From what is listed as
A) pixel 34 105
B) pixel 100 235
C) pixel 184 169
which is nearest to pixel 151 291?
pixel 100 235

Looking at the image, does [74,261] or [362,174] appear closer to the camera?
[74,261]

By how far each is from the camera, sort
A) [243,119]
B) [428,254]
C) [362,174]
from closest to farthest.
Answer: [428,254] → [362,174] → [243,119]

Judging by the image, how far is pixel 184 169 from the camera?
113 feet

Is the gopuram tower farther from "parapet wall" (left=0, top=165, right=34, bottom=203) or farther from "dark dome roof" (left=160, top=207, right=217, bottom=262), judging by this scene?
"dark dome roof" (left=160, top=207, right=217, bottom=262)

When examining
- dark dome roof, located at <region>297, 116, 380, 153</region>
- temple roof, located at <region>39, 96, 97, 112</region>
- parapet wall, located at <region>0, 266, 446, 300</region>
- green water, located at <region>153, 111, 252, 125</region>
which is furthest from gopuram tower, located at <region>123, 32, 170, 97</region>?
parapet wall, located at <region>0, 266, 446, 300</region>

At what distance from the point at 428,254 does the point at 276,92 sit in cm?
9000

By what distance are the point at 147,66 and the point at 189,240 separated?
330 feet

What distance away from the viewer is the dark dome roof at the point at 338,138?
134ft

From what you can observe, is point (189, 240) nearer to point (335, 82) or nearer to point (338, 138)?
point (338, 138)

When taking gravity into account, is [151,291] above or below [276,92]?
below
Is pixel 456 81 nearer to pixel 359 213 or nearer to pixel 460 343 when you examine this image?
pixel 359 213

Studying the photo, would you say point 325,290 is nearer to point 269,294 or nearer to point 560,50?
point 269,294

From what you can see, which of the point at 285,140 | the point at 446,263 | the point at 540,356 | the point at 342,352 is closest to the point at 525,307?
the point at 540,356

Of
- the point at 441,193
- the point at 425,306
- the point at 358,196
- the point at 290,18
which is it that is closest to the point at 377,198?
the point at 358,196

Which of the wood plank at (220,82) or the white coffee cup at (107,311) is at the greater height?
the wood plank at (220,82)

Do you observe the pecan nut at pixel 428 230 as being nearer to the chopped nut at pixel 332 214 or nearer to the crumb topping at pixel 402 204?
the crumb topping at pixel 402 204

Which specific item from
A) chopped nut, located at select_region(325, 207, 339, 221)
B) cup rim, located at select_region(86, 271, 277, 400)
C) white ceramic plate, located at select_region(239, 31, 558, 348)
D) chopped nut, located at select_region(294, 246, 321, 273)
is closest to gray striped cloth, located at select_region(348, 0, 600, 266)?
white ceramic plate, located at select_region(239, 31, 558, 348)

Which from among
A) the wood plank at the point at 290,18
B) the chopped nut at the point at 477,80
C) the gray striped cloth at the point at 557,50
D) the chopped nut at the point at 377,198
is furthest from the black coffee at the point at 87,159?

• • • • •

Every line from the one containing "When taking gravity" through the end of the entries above must be echoed exactly, with both ends kept.

RESPONSE TO THIS EXERCISE:
When taking gravity into account, is [151,291] above or below [276,92]?
below
Is pixel 456 81 nearer to pixel 359 213 or nearer to pixel 460 343 when you examine this image?
pixel 359 213

Studying the photo, would you say point 325,290 is nearer to point 269,294 or nearer to point 560,50?
point 269,294

From what you can see, which of the point at 285,140 | the point at 446,263 | the point at 540,356 | the point at 342,352 is closest to the point at 525,307?
the point at 540,356

Of
- the point at 441,193
- the point at 425,306
- the point at 358,196
- the point at 290,18
which is it that is closest to the point at 377,198?
the point at 358,196

Which of the wood plank at (220,82) or the white coffee cup at (107,311) is at the greater height?
the wood plank at (220,82)

Do you observe the pecan nut at pixel 428 230 as being nearer to the chopped nut at pixel 332 214 or nearer to the crumb topping at pixel 402 204?
the crumb topping at pixel 402 204

Which specific item from
A) chopped nut, located at select_region(325, 207, 339, 221)
B) cup rim, located at select_region(86, 271, 277, 400)
C) white ceramic plate, located at select_region(239, 31, 558, 348)
D) chopped nut, located at select_region(294, 246, 321, 273)
is closest to gray striped cloth, located at select_region(348, 0, 600, 266)?
white ceramic plate, located at select_region(239, 31, 558, 348)

Which from among
A) the wood plank at the point at 290,18
B) the chopped nut at the point at 477,80
C) the gray striped cloth at the point at 557,50
D) the chopped nut at the point at 377,198
is furthest from the black coffee at the point at 87,159?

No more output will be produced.